Effendi, T., & Panjaitan, A. C. D. (2021). Konsekuensi Penetapan Status Kelompok Kriminal Bersenjata (KKB) Papua sebagai Teroris Menurut Hukum Pidana.
Kemenkopolhukam, O. H. K. P. (2021, April 29). Menko Polhukam: Organisasi dan Orang-Orang di Papua yang Lakukan Kekerasan Masif Dikategorikan Teroris. https://polkam.go.id/menko-polhukam-organisasi-orang-orang-papua-lakukan-kekerasan-masif/
Mukhtadi, M. (2021).
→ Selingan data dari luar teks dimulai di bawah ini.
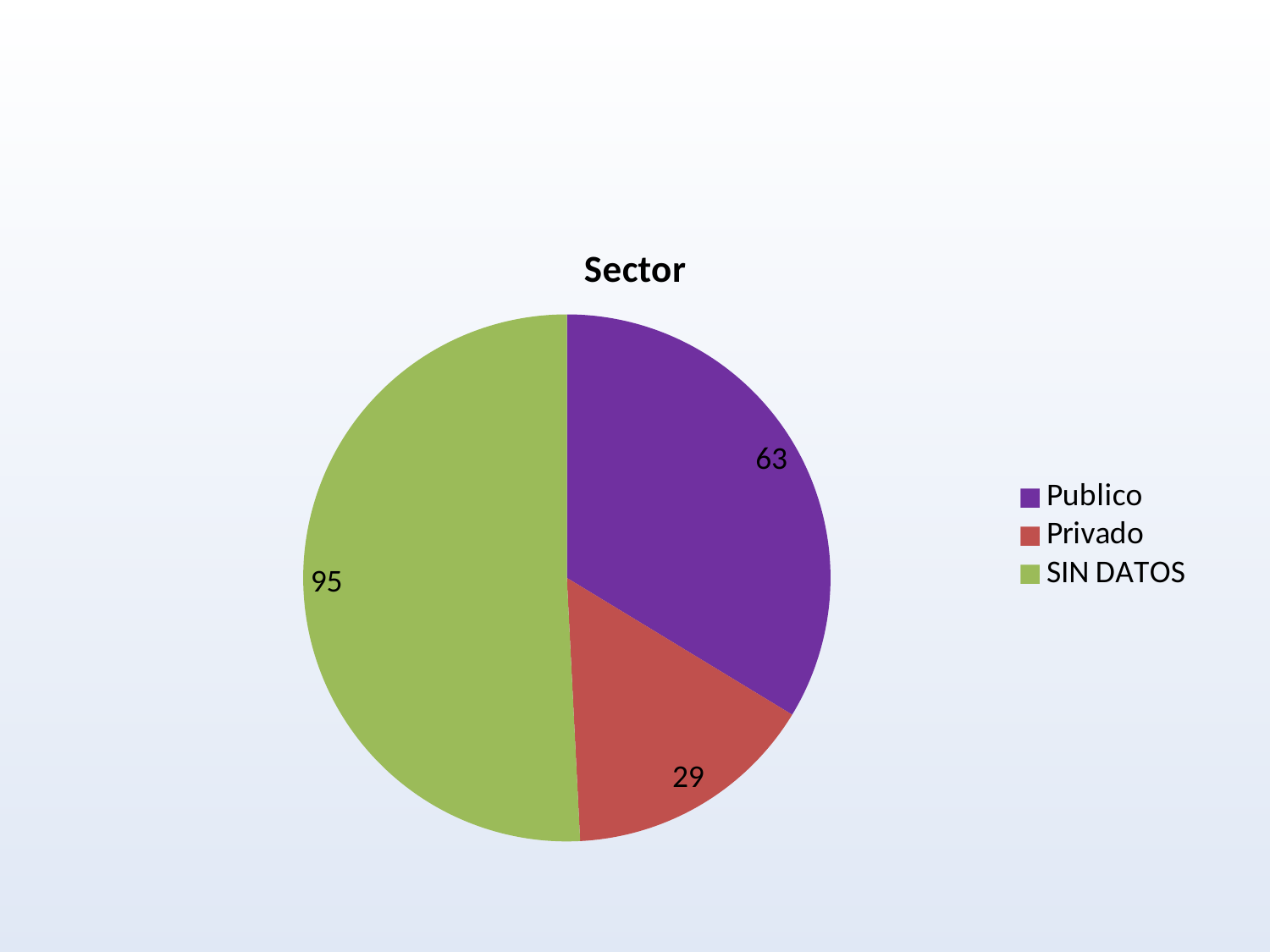
What is the difference between the values for SIN DATOS and Publico? 32 What is the total of all slices in the Sector pie chart? 187 What is the title of the chart? Sector What is the difference between the values for Publico and Privado? 34 How many categories are shown in the Sector pie chart? 3 What is the value for Privado in the Sector pie chart? 29 Which category has the largest slice in the Sector pie chart? SIN DATOS What is the value for Publico in the Sector pie chart? 63 Which category has the smallest slice in the Sector pie chart? Privado What type of chart is shown on the slide? Pie chart What is the value for SIN DATOS in the Sector pie chart? 95 Which is larger, the value for Publico or the value for Privado? Publico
Strategi Pemerintah Dalam Penanganan Gerakan Separatis Papua Dan Implikasinya Terhadap Diplomasi Pertahanan Indonesia (Government Strategies In Managing Papua Separatist Movement And Its Implications On Defense Diplomacy). Jurnal Diplomasi Pertahanan, 7(2).
Sefriani, S. (2003). Separatisme dalam Perspektif Hukum Internasional: Studi Kasus Organisasi Papua Merdeka. Jurnal Fakultas Hukum UII, 26(47).